Stated problem >>
Write out the lines starting at the one that contains "Which is closest to [27,62], given" and ending at the one that contains "stone archway @ (277, 129, 308, 147), stone", keeping every character as it is.

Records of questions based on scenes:
________

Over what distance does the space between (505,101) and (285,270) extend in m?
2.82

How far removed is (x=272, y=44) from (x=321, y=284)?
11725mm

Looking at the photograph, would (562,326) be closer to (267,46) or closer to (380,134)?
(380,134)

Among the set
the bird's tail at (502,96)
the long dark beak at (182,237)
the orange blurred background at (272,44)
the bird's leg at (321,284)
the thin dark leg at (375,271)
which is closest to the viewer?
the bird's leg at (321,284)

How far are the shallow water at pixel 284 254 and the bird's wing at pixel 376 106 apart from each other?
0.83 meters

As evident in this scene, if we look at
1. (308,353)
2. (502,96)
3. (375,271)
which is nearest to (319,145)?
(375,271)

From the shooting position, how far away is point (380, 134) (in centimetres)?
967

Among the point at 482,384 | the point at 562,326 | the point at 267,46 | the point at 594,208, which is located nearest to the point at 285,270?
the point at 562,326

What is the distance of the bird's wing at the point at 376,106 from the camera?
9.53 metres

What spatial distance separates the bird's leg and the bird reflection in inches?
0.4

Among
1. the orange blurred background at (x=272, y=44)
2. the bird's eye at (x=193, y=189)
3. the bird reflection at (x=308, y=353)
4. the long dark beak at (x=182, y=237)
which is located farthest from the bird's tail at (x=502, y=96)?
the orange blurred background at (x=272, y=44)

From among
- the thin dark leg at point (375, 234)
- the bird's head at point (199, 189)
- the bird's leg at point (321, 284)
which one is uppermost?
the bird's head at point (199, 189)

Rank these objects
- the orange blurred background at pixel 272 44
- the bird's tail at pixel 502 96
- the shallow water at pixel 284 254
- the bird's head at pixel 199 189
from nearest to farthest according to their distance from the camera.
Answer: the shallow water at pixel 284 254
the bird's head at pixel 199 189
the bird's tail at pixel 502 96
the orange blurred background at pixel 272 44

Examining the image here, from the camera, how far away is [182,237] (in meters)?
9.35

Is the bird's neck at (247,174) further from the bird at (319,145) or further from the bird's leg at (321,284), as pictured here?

________

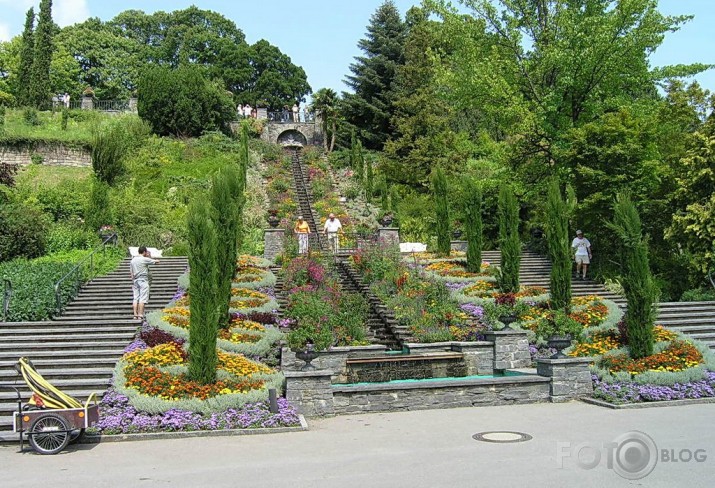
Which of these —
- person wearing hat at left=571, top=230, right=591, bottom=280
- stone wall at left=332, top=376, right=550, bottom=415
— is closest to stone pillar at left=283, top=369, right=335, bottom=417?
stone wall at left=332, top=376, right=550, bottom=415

________

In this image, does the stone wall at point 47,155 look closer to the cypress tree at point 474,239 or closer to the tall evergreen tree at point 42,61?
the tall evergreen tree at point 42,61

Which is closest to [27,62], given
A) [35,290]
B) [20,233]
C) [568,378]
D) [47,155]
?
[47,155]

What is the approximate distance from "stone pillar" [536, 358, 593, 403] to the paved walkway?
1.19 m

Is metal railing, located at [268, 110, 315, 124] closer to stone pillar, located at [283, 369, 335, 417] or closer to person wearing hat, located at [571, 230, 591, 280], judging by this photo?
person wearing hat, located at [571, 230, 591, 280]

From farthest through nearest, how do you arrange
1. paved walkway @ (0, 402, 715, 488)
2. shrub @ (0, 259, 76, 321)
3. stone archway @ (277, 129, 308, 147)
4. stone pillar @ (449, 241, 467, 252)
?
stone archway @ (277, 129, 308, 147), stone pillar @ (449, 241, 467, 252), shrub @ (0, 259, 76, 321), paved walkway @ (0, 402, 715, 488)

________

Completed exercise >>
Which is closest to [27,62], given
A) [35,290]
B) [20,233]
C) [568,378]
D) [47,155]
?
[47,155]

What is the approximate distance from "stone pillar" [536, 358, 593, 403] to the paved walkway?
1.19 m

Is metal railing, located at [268, 110, 315, 124] closer to stone pillar, located at [283, 369, 335, 417] or closer to person wearing hat, located at [571, 230, 591, 280], judging by this photo?
person wearing hat, located at [571, 230, 591, 280]

From farthest through nearest, how do you arrange
1. paved walkway @ (0, 402, 715, 488)
2. shrub @ (0, 259, 76, 321)
3. stone archway @ (277, 129, 308, 147)
4. stone pillar @ (449, 241, 467, 252)
?
stone archway @ (277, 129, 308, 147), stone pillar @ (449, 241, 467, 252), shrub @ (0, 259, 76, 321), paved walkway @ (0, 402, 715, 488)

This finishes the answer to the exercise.